◆ **Directions for this task**
Please pick out every line of the records below that contains the word "viewer", counting a match only when the case is the same.

— begin Data rows —

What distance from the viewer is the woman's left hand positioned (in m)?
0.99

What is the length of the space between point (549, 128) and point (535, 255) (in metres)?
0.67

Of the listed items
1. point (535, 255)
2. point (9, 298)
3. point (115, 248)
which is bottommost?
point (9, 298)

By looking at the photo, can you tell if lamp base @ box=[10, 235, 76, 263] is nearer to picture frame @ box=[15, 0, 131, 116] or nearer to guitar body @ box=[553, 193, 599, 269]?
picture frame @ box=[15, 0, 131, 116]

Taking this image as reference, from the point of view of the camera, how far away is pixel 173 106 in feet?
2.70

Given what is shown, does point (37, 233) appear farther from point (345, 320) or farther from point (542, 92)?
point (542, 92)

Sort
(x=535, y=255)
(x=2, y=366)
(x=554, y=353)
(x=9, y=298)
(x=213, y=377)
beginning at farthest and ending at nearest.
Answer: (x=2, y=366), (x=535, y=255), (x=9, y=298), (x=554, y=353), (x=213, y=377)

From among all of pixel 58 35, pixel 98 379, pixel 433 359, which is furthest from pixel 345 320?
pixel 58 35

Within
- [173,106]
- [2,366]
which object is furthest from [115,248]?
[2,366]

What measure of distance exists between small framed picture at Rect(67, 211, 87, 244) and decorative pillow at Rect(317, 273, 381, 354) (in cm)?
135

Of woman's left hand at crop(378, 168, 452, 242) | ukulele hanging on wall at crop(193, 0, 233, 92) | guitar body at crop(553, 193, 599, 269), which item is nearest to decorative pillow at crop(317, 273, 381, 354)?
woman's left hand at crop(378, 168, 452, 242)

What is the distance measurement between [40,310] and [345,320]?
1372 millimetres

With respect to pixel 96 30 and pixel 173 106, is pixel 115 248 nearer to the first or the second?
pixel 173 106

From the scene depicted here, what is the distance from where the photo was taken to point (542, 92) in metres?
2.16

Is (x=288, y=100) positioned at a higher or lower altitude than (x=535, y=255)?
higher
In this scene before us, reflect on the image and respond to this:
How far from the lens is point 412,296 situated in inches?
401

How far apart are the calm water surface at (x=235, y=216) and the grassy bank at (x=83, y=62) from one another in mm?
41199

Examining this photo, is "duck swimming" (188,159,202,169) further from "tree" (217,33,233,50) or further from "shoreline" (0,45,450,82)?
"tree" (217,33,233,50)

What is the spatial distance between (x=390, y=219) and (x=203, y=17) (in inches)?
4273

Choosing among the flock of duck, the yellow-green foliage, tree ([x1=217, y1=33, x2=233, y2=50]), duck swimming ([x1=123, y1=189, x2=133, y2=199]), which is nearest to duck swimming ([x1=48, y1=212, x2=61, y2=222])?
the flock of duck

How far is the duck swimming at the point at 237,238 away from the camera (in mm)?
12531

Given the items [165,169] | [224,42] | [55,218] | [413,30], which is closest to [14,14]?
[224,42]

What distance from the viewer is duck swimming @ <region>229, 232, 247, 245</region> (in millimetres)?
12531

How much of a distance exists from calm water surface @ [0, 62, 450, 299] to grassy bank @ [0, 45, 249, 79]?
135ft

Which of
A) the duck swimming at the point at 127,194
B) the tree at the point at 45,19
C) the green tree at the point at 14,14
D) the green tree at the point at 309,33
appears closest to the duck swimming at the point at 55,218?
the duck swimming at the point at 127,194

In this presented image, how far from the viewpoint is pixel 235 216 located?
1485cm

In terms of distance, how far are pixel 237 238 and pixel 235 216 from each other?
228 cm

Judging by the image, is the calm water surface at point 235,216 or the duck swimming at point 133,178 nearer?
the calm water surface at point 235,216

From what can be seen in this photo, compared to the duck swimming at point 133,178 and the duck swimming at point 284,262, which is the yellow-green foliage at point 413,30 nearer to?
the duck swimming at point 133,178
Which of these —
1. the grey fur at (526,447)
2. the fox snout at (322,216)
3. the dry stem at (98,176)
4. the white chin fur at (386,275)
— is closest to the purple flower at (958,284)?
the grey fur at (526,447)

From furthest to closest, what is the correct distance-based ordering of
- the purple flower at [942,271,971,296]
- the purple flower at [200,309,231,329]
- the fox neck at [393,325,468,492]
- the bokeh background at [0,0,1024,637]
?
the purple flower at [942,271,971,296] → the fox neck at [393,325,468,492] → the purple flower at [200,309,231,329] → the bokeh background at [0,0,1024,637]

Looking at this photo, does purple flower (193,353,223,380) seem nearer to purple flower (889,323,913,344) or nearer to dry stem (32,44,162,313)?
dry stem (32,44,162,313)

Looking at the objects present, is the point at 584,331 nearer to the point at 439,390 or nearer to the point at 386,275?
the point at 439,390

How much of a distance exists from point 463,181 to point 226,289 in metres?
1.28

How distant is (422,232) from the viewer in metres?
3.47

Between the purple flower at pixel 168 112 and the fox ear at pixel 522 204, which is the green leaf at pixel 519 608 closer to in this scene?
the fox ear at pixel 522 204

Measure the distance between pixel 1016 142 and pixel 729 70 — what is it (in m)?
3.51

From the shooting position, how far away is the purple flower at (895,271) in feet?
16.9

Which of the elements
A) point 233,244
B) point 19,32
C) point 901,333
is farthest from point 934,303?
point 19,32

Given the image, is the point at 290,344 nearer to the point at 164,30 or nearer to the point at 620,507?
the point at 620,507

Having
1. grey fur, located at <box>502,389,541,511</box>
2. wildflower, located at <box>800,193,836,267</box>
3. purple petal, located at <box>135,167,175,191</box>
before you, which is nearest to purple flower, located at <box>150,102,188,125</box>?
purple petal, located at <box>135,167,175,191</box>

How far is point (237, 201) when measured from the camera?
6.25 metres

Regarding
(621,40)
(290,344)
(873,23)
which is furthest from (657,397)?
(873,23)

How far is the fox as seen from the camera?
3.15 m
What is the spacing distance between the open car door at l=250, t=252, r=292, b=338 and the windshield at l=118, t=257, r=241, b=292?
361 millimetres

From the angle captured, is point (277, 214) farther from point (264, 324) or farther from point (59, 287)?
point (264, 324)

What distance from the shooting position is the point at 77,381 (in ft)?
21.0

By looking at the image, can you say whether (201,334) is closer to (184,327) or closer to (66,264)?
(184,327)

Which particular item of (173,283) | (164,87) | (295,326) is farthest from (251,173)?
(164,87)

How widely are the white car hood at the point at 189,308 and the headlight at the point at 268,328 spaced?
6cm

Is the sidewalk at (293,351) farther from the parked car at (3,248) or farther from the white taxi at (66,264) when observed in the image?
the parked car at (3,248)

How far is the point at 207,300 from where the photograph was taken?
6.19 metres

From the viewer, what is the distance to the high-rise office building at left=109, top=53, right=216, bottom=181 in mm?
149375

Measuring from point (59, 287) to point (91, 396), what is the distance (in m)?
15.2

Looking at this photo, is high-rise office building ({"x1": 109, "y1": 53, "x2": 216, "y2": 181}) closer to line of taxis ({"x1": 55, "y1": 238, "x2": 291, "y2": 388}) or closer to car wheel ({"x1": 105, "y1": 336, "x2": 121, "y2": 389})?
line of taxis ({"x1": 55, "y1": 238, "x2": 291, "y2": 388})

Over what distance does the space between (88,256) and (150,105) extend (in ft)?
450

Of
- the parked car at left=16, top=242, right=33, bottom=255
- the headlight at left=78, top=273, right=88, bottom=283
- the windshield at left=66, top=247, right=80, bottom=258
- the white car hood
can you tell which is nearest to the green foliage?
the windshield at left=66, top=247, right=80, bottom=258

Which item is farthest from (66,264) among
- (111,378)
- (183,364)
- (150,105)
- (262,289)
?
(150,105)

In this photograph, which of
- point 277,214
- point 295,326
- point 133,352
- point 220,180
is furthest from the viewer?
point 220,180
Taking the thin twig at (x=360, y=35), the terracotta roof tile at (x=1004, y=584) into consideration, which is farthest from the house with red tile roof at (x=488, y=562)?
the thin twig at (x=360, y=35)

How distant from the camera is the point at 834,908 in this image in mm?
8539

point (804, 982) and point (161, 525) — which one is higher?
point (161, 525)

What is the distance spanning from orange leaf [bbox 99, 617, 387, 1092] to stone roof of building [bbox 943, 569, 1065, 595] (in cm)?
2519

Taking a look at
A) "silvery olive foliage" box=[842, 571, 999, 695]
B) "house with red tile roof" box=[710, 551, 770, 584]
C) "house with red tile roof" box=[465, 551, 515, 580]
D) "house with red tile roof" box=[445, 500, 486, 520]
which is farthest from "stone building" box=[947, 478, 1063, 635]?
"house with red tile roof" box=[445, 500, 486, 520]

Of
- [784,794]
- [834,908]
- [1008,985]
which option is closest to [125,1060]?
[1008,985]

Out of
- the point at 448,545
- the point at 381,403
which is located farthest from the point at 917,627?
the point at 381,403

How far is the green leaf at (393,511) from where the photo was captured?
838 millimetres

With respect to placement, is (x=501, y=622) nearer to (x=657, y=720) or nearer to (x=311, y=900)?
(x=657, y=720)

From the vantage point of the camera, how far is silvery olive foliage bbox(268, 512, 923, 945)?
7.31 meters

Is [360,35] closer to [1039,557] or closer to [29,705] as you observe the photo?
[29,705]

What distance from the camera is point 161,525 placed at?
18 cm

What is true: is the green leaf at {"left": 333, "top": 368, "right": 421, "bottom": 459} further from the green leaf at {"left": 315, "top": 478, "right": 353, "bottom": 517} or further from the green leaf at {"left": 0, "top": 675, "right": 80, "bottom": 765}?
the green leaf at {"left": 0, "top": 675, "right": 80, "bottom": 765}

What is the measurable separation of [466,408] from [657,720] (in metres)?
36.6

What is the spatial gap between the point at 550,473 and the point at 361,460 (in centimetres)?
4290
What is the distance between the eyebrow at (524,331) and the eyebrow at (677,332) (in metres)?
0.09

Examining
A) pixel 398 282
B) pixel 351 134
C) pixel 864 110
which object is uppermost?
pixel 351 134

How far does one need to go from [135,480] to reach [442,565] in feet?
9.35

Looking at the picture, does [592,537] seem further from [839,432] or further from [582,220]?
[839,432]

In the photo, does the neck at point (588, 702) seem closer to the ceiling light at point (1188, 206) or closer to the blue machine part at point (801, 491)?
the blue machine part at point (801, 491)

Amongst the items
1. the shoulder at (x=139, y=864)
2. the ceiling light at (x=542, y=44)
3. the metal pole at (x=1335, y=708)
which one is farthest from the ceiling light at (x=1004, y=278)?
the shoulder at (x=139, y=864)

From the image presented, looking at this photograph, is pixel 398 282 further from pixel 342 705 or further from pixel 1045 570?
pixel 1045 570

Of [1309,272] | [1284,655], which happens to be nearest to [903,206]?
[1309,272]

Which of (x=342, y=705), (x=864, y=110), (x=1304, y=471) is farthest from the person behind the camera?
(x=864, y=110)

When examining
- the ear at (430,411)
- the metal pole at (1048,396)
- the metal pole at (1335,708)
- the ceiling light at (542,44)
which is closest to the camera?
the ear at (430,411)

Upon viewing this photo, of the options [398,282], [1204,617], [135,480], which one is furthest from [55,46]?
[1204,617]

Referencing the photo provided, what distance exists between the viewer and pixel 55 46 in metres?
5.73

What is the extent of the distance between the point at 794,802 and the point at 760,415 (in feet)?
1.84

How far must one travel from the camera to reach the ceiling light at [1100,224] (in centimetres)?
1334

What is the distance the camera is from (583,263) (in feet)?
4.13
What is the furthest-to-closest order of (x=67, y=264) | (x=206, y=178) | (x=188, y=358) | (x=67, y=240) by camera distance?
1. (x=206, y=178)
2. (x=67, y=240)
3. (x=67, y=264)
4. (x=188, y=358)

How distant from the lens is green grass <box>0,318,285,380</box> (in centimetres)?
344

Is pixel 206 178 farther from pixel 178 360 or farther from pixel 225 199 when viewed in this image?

— end Data rows —

◆ **Response**
What distance from the viewer is the woman's left hand positioned (in m)?
What distance from the viewer is duck swimming @ <region>229, 232, 247, 245</region> (in millimetres)?
How distant is (422,232) from the viewer in metres?
From the viewer, what is the distance to the high-rise office building at left=109, top=53, right=216, bottom=181 in mm?
is furthest from the viewer?
Referencing the photo provided, what distance exists between the viewer and pixel 55 46 in metres?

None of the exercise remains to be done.